Even after all of the research, crossing overland into another country in South East Asia can seem daunting.
It starts off with a pleasant five hour bus ride from Chiang Mai on the Greenline VIP bus (395 baht) that includes air conditioning, onboard bathroom, reclining seats, free snacks and bottled water. The bus makes a quick stop in Chiang Rai for a bathroom break and to pick up some snacks and food before finally dropping you off a few minutes before the Chiang Khong border crossing. A quick tuk tuk ride (100 baht) will take you to the border proper.
A Tale of Two Cities
Leaving the Chiang Khong border was easy enough– just hand over your passport and signed departure card and you’re good to go. We met up with the second half of our traveling cohorts, newly arrived from Chiang Rai, and waited for the bus which took about 20-30 minutes to arrive.
Crossing the Friendship Bridge will cost 20 baht and once you are over, congrats!
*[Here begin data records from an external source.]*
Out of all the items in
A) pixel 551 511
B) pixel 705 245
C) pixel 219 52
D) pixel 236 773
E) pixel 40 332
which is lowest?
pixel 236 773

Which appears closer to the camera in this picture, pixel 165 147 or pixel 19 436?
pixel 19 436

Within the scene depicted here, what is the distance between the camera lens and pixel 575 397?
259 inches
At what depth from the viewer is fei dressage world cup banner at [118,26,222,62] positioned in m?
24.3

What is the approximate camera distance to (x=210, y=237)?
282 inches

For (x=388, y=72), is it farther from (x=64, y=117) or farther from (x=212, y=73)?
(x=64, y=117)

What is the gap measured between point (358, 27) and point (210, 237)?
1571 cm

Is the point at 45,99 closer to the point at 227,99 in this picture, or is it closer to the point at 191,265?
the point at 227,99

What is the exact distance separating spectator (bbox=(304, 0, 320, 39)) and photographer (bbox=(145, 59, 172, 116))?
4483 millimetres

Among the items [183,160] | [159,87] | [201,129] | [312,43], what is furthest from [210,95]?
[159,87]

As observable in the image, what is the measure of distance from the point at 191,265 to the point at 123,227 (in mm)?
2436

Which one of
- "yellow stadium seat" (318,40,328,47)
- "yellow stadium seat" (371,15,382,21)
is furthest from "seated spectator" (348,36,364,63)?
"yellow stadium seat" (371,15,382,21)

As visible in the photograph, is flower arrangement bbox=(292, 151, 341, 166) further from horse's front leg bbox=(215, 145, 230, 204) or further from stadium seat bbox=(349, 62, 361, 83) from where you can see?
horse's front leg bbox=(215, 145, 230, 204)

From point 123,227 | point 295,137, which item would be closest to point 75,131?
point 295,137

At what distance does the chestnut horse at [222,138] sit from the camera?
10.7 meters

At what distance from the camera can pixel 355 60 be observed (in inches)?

You are officially in Laos. All you need now is a passport size photo, $35 USD and signed Visa On Arrival paperwork available at the counter. The whole process went pretty smoothly and only took around 15-20 minutes tops.
Hello from the Other Side
Once the bus crosses the bridge, you are now officially in Laos! All you need is a passport sized photo, $35 USD and signed Visa On Arrival paperwork. Once you clear immigration, there will be tuk tuks aplenty waiting to take you into the nearby town of Huay Xai (50 baht each) that should take about 15 minutes.
Most travelers visit Huay Xai for either the Gibbon Experience or as a stop over before venturing on to Luang Prabang, Vang Vieng or Vientiane. Because of this, the town’s main road comprises of a few hotels, guesthouses, restaurants and travel agencies catering to the burgeoning local ecotourism economy. We stayed at the Huoaysai Hotel with a gorgeous view of the Mekong River.
Protip: Huay Xai seems to be spelled a million different ways, as well as referred to as Bokeo on some bus schedules, so be mindful when researching transportation and lodging options.
Can You Paint with All the Colors of the Wind?
The rest of the evening was spent grabbing dinner next door then toasting Beer Laos on our hotel balcony as the sun set over the Mekong. Many bloggers and travel sites recommend staying on the Chiang Khong side of the border because of the better food and hotel options, but I’d actually recommend staying on the Laos side. Even if the choices seem sparse, the view across to Chiang Khong at sunset is pretty breathtaking.